Her qualifications were mediocre at best: A GPA of 3.59 and SAT scores of 1180/1600.
So she was less than amazingly qualified and was fighting for one of the 8% of the remaining admission slots for non-top-10% applicants.
There is more though, which is a real kicker. Again, from the Salon article. There were:
168 black and Latino students with grades as good as or better than Fisher’s who were also denied entry into the university that year.
So if she had been admitted, they would have all had a case that she was stealing their slot.
It gets better*.
It’s true that the university, for whatever reason, offered provisional admission to some students with lower test scores and grades than Fisher. Five of those students were black or Latino. Forty-two were white.
Emphasis added.
Ms. Fisher is suing on the basis of those five black or Latino students who were admitted. They had worse grades, you see, so she deserved to get in. And was discriminated against solely on the fact that she wasn’t black or Latina. Except 42 white students also were admitted with worse grades. So if anyone took her slot it is 42:5 THAT IT WAS A WHITE STUDENT.

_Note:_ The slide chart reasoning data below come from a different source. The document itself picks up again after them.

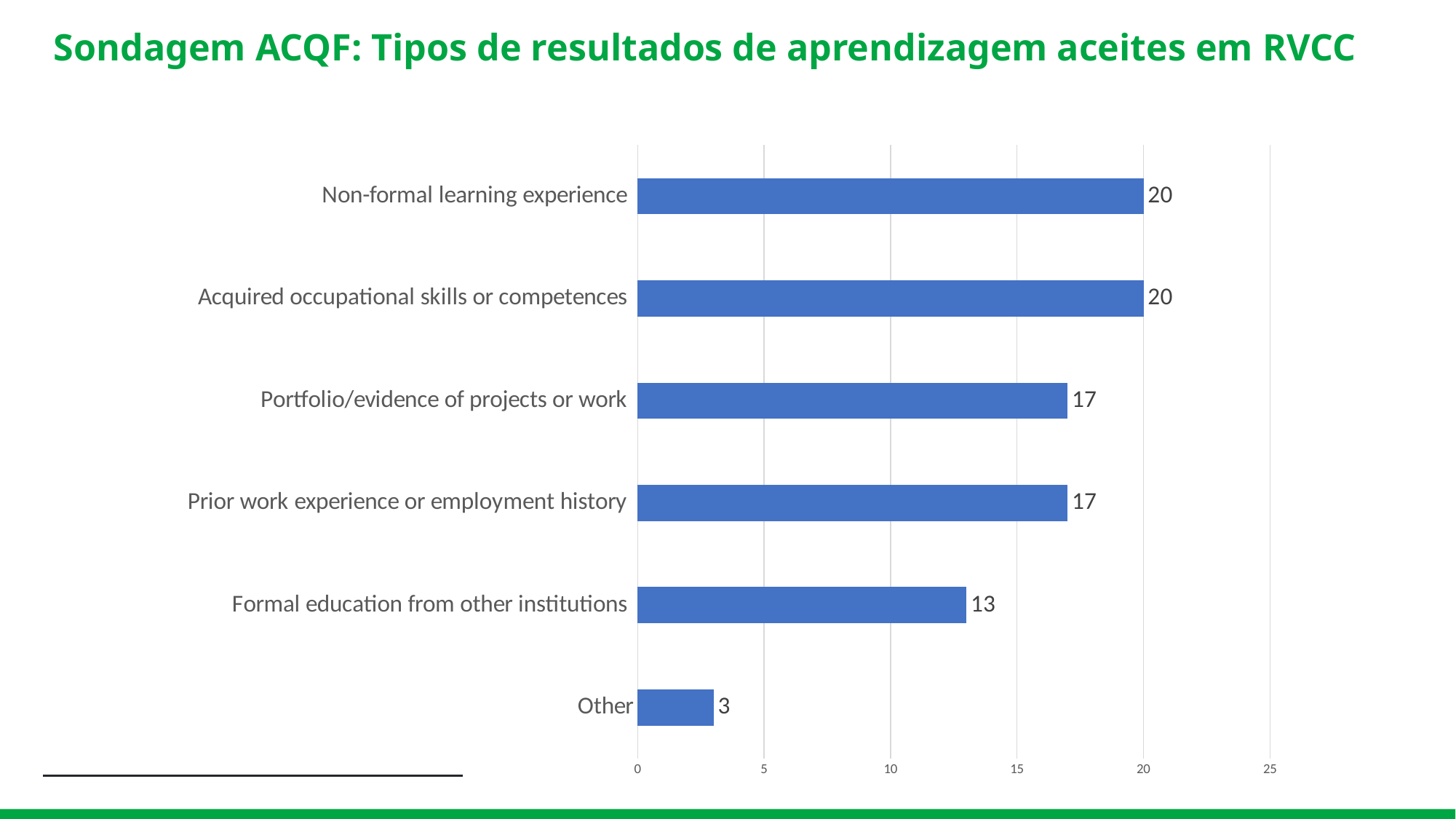
Which is larger, the value for Portfolio/evidence of projects or work or the value for Formal education from other institutions? Portfolio/evidence of projects or work What is the value for Non-formal learning experience? 20 What is the value for Formal education from other institutions? 13 What is the difference between the values for Prior work experience or employment history and Other? 14 What is the value for Other? 3 What is the title of the slide? Sondagem ACQF: Tipos de resultados de aprendizagem aceites em RVCC Is the value for Formal education from other institutions greater or less than 15? less How many categories are shown in the chart? 6 What is the value for Portfolio/evidence of projects or work? 17 What kind of chart is shown on the slide? bar chart What is the difference between the values for Acquired occupational skills or competences and Formal education from other institutions? 7 Which category has the lowest value? Other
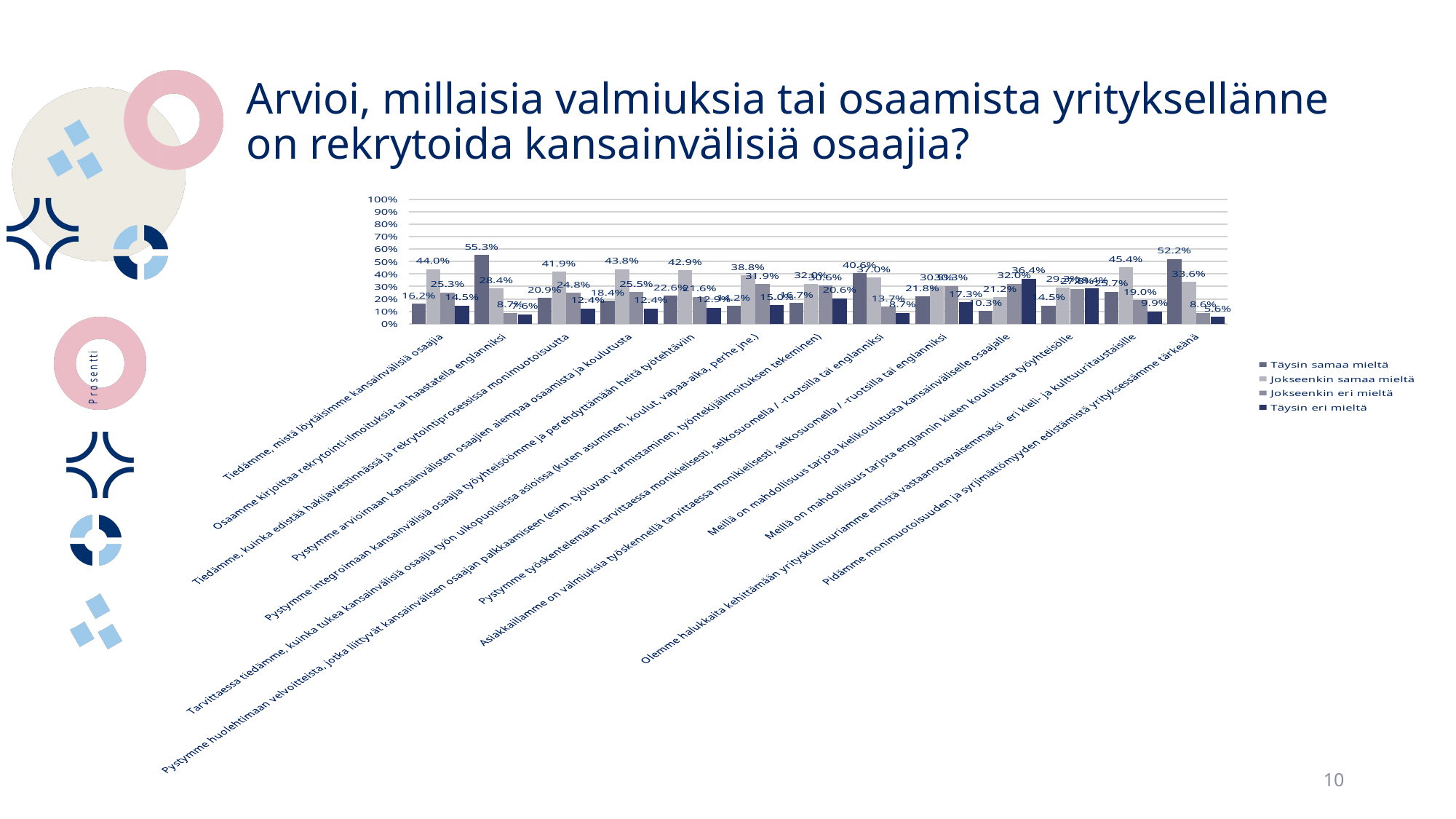
How many series does the legend list? 4 What is the name of the last legend entry? Täysin eri mieltä What is the value of 'Täysin samaa mieltä' for 'Osaamme kirjoittaa rekrytointi-ilmoituksia tai haastatella englanniksi'? 55.3% For 'Olemme halukkaita kehittämään yrityskulttuuriamme entistä vastaanottavaisemmaksi eri kieli- ja kulttuuritaustaisille', which is larger: 'Jokseenkin samaa mieltä' or 'Täysin samaa mieltä'? Jokseenkin samaa mieltä Is the 'Jokseenkin samaa mieltä' value for 'Pystymme arvioimaan kansainvälisten osaajien aiempaa osaamista ja koulutusta' greater or less than 40%? greater What is the difference between the 'Täysin samaa mieltä' and 'Jokseenkin samaa mieltä' values for 'Pystymme työskentelemään tarvittaessa monikielisesti, selkosuomella / -ruotsilla tai englanniksi'? 3.6% What kind of chart is shown on the slide? bar chart Which category has the lowest 'Täysin eri mieltä' value? Pidämme monimuotoisuuden ja syrjimättömyyden edistämistä yrityksessämme tärkeänä What is the value of 'Täysin samaa mieltä' for 'Pidämme monimuotoisuuden ja syrjimättömyyden edistämistä yrityksessämme tärkeänä'? 52.2% What is the value of 'Jokseenkin samaa mieltä' for 'Tiedämme, mistä löytäisimme kansainvälisiä osaajia'? 44.0% Which category has the highest 'Täysin samaa mieltä' value? Osaamme kirjoittaa rekrytointi-ilmoituksia tai haastatella englanniksi What is the value of 'Täysin eri mieltä' for 'Meillä on mahdollisuus tarjota kielikoulutusta kansainväliselle osaajalle'? 36.4%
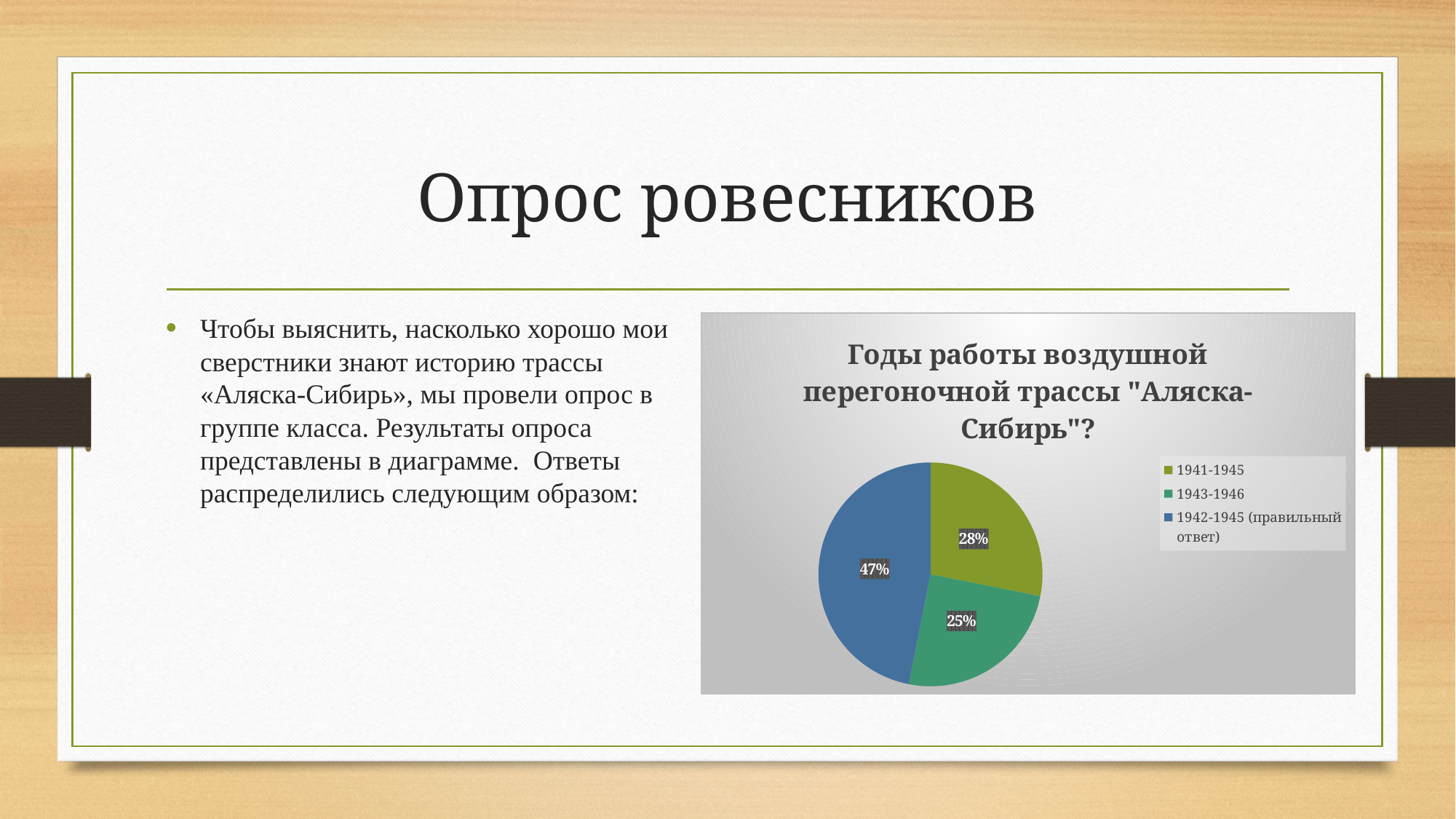
What is the difference in percentage points between the "1942-1945 (правильный ответ)" slice and the "1941-1945" slice? 19 Which slice is larger: "1941-1945" or "1943-1946"? 1941-1945 Which answer option received the largest share of responses? 1942-1945 (правильный ответ) What share of respondents answered "1943-1946"? 25% What is the title of the pie chart? Годы работы воздушной перегоночной трассы "Аляска-Сибирь"? What share of respondents chose "1942-1945 (правильный ответ)"? 47% What is the combined share of the two incorrect answers, "1941-1945" and "1943-1946"? 53% Which answer option received the smallest share of responses? 1943-1946 What share of respondents answered "1941-1945"? 28% How many answer options (slices) does the pie chart show? 3 What colour is the slice for "1942-1945 (правильный ответ)"? blue What type of chart is shown on the slide? pie chart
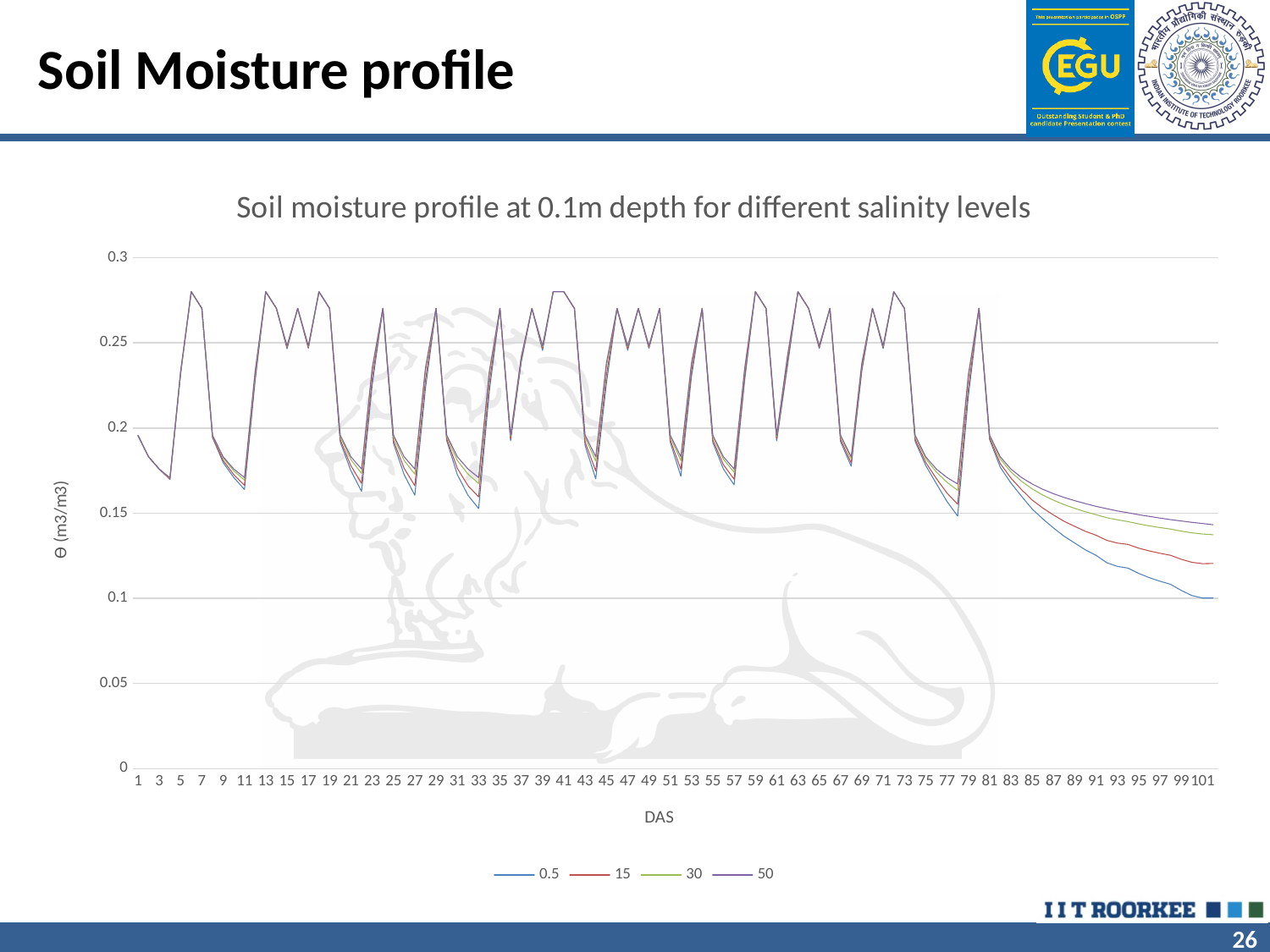
Is the value of the 50 series at DAS 101 greater or less than 0.1? greater How many series does the legend list? 4 Which series has the highest value at DAS 101? 50 What kind of chart is shown on the slide? line chart Which series has the lowest value at DAS 101? 0.5 At DAS 101, which series has the larger value, 15 or 30? 30 What is the label of the x axis? DAS At DAS 101, which series has the larger value, 50 or 0.5? 50 Is the value of the 15 series at DAS 101 greater or less than 0.15? less Is the highest peak reached by the series greater or less than 0.25? greater What is the title of the chart? Soil moisture profile at 0.1m depth for different salinity levels From DAS 81 to DAS 101, do the values of the series rise or fall? fall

And of course had she been offered admission, there were 168 individuals with the same claim against her that she is making now.
Reminder. This is not just one woman’s disappointed whinging and viral YouTube video.
This case has wended its way all the way up to the highest court in the land and is being considered by our SCOTUS Justices.
She is the best possible plaintiff. Because the details of this case underscore how true it is that “fairness” in this country is that which only just barely allows the disadvantaged to draw (almost) even with the very lowest attaining members of the advantaged populations.